Virginia supports many species of native fruits that can grow on a variety of plant forms including vines, shrubs, and trees. Fruits you most commonly see growing on vines include wild grapes, Virginia creeper, and poison ivy. Common trees that provide fruits to migrating birds during autumn include flowering dogwood, sassafras, and devil’s walking stick. Shrubs that support autumn fruits within our region include bayberry, spicebush, and several species of viburnum.
The Center for Conservation Biology staff collected fruits from several of these plant species and analyzed their nutritional content to understand which plant species best benefit birds. Results from this study indicated that sassafras was the most energy dense fruit collected. Sassafras fruits averaged the highest fat content at more than 60%, so this fruit is especially valuable for birds preparing for long-distance flights. Past research by CCB staff corroborates this finding. Sassafras fruits begin ripening during mid-late August and are quickly consumed within a couple weeks. In fact, Sassafras was the most quickly consumed fruit at study sites on the southern tip of the Delmarva Peninsula, a hotspot for autumn migrants.

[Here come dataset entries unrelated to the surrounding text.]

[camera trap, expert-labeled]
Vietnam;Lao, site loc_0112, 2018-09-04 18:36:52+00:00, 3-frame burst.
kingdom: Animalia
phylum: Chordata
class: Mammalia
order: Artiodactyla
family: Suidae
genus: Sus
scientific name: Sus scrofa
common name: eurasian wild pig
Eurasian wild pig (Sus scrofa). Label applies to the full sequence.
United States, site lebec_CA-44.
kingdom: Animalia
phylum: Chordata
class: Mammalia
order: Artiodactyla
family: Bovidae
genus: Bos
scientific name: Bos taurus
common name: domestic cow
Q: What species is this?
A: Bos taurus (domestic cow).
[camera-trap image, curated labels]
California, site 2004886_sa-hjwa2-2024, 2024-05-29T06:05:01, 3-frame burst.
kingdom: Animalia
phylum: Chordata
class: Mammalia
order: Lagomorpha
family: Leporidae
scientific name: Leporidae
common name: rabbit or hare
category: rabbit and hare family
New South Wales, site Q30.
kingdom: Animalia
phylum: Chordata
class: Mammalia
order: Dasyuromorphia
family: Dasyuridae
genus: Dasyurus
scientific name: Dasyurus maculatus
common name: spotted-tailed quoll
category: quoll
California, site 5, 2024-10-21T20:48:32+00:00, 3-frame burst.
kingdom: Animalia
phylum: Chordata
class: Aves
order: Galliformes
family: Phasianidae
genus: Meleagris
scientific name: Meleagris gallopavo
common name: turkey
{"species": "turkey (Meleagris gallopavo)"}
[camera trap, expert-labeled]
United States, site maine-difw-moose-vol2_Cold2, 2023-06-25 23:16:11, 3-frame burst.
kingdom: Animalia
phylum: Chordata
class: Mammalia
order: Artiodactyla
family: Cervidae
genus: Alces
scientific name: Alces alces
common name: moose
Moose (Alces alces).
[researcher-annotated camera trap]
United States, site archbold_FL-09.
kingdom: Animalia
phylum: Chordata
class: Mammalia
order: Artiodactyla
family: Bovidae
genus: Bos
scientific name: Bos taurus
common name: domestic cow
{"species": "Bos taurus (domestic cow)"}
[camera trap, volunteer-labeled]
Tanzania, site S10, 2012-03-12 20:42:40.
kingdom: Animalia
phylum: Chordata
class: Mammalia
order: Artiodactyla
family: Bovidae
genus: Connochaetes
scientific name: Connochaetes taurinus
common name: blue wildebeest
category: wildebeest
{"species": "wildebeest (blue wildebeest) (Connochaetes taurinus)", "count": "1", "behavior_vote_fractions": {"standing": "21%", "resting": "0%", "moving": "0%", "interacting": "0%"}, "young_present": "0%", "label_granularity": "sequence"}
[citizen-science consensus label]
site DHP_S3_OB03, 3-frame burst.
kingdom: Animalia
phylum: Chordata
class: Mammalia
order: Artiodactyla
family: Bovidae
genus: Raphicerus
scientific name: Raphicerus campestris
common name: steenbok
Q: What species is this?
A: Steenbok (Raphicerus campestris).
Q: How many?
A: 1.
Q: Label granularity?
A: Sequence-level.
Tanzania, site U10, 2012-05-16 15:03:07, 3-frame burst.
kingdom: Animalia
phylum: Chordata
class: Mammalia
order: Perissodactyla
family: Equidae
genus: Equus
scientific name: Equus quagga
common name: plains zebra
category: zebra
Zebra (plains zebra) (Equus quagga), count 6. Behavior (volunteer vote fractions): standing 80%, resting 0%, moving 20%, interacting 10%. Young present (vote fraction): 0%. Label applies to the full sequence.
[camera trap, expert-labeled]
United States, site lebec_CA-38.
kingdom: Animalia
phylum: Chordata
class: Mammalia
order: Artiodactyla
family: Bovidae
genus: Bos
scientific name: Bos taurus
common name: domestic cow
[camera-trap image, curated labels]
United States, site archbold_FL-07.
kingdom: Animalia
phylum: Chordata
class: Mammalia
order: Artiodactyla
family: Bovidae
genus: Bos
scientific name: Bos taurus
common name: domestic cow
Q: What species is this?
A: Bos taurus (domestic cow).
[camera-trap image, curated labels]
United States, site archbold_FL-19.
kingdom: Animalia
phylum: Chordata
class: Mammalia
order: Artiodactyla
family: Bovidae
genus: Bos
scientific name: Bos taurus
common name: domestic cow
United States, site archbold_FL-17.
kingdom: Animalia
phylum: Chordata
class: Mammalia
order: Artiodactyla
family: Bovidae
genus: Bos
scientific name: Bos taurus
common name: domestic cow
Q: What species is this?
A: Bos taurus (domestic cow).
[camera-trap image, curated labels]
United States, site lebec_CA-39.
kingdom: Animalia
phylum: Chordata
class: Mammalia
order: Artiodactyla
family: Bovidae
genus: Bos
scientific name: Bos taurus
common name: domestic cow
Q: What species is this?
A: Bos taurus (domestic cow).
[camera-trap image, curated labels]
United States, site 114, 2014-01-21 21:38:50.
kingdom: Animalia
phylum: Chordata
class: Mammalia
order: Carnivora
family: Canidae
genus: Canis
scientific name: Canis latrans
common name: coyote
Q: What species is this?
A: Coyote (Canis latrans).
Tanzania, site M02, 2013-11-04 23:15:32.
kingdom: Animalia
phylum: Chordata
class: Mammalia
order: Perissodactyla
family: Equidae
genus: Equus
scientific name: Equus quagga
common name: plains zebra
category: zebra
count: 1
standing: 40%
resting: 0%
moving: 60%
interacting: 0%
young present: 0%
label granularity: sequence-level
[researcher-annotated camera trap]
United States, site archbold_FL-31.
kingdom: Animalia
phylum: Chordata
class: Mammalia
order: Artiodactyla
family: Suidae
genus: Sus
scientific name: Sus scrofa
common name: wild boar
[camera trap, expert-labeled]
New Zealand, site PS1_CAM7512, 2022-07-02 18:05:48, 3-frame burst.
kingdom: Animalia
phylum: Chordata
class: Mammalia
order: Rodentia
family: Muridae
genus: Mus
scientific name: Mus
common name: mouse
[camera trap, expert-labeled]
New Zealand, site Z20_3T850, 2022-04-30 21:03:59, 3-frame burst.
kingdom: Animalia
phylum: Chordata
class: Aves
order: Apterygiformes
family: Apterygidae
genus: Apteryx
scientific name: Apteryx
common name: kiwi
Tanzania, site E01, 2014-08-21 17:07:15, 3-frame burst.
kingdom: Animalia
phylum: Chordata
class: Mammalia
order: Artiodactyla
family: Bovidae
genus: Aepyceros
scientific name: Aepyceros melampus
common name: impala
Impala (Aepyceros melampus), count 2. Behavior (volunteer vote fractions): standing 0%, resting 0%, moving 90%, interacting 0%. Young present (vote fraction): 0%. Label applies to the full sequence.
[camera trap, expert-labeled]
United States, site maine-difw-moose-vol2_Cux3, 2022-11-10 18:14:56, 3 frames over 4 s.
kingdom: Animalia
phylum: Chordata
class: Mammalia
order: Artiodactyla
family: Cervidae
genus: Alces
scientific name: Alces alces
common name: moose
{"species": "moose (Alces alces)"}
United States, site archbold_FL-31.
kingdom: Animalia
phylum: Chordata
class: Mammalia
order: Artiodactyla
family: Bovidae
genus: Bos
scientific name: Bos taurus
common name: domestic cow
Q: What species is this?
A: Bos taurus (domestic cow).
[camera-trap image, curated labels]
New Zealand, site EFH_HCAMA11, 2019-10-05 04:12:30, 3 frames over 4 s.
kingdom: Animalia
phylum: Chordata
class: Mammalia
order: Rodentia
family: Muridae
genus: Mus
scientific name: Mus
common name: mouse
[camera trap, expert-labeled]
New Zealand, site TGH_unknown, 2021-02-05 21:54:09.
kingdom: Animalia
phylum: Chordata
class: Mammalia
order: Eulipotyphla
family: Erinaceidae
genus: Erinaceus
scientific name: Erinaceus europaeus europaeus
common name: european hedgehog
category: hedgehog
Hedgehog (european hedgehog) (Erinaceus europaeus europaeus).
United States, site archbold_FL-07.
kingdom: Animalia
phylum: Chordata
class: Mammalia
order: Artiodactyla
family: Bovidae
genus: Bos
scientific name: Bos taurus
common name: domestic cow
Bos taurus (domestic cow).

Bayberry fruits were also energy-dense and the only other fruit CCB analyzed to boast >50% fat content. However, bayberry fruits are not consumed as rapidly as Sassafras and other fruiting species. This is because the fat within bayberries is almost indigestible for the majority of bird species. Bayberry fruit consumption is primarily restricted to two bird species, yellow-rumped warblers and tree swallows, with special digestive adaptations that allow them to digest waxy esters found within bayberry fruits. You will often see these bird species foraging on bayberry shrubs during mid-late autumn.
Understanding how different fruits provide energy to bird species is crucial to managing migratory songbird habitat at autumn hotspots like those found on the lower Delmarva Peninsula. We hope data collected by CCB will inform management decisions in these locations so that habitat can be improved and increase the odds that birds complete their southward migrations.